What about turning points in bear markets? Again, the RSI and MACD provide clues. The Sensex closing low in Mar ‘09 was a little lower than that in Oct ‘08. But the RSI and MACD made higher bottoms. The positive divergences signalled a possible trend change.
Many seasoned and well-known investors look down upon technical analysis. They are partly correct in doing so – because technical analysis is more art than science. But ask yourself this question: did anything change fundamentally between Oct ‘07 and Jan ‘08 to cause the huge fall? Or, did anything improve fundamentally between Oct ‘08 and Mar ‘09 to star the sharp rally?
I haven’t come across any fundamental analysis that can signal market turning points.
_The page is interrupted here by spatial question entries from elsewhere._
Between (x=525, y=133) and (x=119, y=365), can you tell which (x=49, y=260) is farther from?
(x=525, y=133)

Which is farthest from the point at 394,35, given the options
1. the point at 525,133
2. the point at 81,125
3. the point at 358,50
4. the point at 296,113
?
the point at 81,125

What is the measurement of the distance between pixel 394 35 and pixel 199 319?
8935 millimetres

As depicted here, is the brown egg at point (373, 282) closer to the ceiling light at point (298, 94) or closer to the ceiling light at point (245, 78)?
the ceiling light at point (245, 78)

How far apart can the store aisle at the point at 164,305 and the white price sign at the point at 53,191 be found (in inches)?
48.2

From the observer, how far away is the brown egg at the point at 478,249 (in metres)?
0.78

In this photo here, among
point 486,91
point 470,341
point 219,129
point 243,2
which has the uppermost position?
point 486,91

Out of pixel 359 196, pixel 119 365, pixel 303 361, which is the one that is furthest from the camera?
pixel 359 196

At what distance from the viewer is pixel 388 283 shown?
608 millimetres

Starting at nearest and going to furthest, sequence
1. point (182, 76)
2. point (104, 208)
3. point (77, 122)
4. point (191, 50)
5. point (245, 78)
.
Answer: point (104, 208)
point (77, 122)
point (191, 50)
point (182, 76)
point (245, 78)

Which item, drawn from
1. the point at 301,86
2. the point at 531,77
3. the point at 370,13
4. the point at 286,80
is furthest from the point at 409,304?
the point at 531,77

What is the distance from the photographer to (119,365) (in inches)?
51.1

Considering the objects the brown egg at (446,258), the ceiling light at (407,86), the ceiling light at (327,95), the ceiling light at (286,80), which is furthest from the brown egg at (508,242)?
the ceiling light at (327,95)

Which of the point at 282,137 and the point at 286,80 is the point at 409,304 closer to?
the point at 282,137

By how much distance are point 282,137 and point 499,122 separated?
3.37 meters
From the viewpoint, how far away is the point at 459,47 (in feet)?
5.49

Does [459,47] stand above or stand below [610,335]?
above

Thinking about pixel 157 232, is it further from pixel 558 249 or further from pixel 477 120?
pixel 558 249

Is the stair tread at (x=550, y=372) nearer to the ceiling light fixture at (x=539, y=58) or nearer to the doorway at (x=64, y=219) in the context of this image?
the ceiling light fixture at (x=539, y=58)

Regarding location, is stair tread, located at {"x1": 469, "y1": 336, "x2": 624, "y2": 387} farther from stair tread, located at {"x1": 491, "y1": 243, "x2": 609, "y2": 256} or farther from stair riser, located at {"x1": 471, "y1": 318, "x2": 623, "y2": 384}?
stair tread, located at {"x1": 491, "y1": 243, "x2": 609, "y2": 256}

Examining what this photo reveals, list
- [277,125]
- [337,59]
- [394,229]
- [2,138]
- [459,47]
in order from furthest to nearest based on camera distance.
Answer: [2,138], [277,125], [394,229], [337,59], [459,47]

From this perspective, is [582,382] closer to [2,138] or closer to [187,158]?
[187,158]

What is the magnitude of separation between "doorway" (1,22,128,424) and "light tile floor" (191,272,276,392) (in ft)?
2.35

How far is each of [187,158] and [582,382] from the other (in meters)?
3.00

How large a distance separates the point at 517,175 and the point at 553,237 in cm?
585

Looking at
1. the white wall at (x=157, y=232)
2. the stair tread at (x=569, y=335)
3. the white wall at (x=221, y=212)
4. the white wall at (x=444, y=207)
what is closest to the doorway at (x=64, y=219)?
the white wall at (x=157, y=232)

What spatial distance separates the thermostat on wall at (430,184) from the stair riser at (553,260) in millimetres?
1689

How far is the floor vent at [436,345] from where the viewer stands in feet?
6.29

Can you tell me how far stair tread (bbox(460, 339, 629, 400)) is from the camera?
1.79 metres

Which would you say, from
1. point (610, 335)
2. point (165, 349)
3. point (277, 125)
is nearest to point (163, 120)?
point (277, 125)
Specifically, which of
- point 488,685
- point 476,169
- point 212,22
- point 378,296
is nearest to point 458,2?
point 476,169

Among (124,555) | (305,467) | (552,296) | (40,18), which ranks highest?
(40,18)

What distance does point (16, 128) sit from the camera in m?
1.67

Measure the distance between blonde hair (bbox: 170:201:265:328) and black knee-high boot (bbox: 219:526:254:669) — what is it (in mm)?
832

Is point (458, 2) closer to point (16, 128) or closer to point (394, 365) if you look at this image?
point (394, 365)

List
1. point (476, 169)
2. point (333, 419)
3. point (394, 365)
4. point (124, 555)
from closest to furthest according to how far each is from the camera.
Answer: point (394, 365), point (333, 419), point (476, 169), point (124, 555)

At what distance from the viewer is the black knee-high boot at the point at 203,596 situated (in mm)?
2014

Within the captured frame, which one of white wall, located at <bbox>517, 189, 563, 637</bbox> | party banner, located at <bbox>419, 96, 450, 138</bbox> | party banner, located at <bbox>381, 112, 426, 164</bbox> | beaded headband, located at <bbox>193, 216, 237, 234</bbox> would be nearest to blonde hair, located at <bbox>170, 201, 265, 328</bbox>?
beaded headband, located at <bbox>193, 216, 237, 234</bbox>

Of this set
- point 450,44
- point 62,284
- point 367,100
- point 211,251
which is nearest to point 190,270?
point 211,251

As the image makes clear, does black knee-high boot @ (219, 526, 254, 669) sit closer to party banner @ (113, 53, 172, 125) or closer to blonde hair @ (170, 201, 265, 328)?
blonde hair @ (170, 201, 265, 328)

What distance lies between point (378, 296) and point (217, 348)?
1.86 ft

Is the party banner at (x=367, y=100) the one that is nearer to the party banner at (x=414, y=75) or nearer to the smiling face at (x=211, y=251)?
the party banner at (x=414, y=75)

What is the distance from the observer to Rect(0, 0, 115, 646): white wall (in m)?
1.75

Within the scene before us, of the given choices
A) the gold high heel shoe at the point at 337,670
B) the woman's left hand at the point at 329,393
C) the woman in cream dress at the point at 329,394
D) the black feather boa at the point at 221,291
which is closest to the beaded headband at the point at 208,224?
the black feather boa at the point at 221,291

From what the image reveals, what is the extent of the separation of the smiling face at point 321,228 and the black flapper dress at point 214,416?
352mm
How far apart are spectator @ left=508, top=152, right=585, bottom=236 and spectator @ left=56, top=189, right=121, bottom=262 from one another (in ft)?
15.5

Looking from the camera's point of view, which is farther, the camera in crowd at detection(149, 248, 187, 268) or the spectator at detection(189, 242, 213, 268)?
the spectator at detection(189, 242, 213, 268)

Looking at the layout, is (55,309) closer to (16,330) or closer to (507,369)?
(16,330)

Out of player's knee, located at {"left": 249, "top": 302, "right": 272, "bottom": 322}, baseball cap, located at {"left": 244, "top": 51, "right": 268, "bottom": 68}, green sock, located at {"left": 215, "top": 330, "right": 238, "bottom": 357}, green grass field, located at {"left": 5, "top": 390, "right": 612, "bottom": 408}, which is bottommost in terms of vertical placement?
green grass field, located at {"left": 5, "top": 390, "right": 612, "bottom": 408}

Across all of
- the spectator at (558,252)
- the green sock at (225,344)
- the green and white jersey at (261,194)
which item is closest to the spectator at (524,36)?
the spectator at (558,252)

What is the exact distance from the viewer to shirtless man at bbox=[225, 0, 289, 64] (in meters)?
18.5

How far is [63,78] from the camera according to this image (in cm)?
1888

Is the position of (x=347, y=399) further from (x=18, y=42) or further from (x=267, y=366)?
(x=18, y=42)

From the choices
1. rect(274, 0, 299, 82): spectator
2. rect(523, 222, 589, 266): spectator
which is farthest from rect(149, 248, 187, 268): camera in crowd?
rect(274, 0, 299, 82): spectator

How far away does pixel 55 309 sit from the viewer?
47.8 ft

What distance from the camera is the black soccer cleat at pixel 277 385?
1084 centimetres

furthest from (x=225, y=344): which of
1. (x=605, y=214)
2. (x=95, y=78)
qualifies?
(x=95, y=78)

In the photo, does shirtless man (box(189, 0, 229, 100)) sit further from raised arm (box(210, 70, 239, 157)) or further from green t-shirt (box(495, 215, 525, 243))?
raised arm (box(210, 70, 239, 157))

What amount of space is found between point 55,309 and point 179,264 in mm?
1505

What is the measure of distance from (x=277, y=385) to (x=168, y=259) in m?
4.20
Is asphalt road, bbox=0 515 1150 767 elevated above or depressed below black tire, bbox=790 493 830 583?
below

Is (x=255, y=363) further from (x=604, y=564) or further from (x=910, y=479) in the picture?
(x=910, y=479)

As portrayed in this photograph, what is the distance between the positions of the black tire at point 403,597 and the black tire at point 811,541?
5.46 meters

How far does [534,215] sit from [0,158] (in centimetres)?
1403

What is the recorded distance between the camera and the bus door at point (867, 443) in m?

Only technical analysis can provide some clues. But remember that technical analysis is prone to errors – mostly of interpretation.
Bottomline? The BSE Sensex index chart pattern is poised to make a new all-time high. Caution should be the watchword near market tops. But one shouldn’t feel scared or sell in a panic. If you are staying up nights thinking about the massacre of 2008, do take some profits home. But don’t sell off everything. Keep tight trailing stop-losses, and stay invested.
PS: Cup-and-handle bullish continuation patterns are supposed to work on shorter term charts. But the chart pattern of the Sensex during 2008-09 looks too much like a cup-and-handle pattern to be ignored. A rise to 24000-25000 in the not-too-distant future may be a distinct possibility.